# [Recorded information]
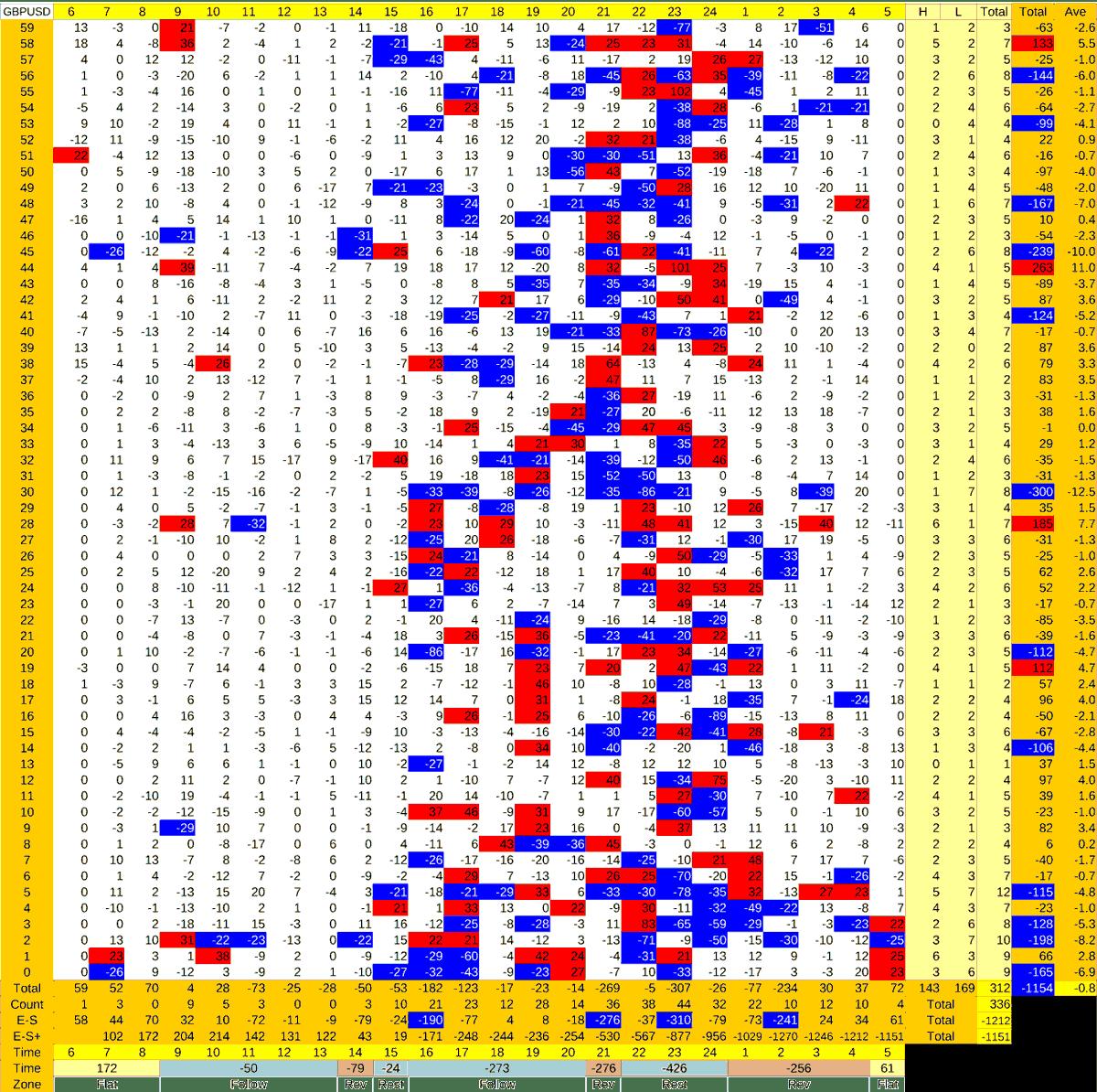 20210430_HS(2)GBPUSD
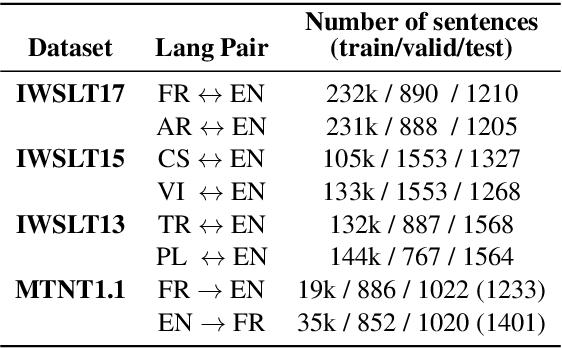 Figure 2 for Adversarial Subword Regularization for Robust Neural Machine Translation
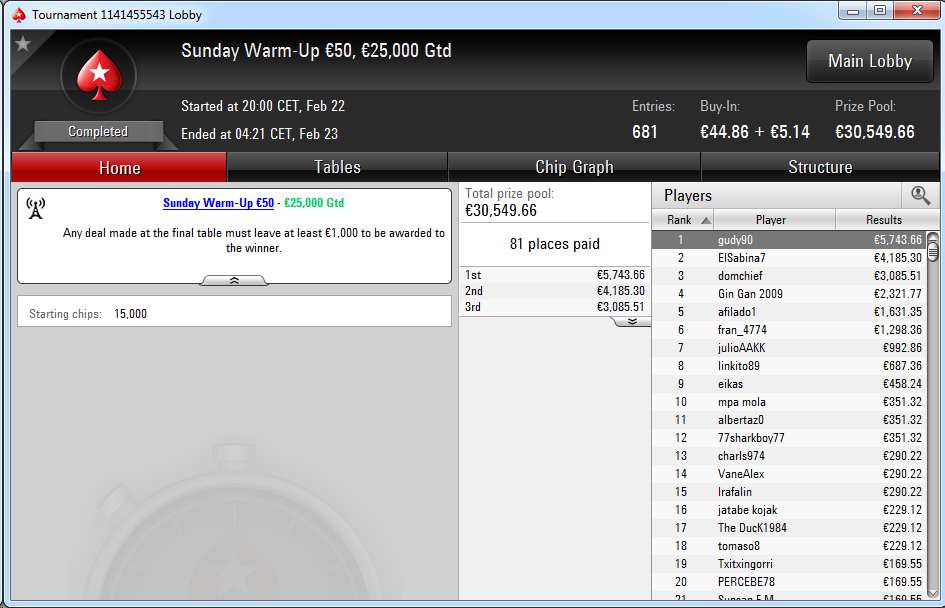 Victoria de gudy90 en el Sunday Warm-Up de PokerStars.es.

# [What the task requires]
Leaving images out, please output every line of the data exactly.

# [Result for this exercise]
 20210430_HS(2)GBPUSD
 Figure 2 for Adversarial Subword Regularization for Robust Neural Machine Translation
 Victoria de gudy90 en el Sunday Warm-Up de PokerStars.es.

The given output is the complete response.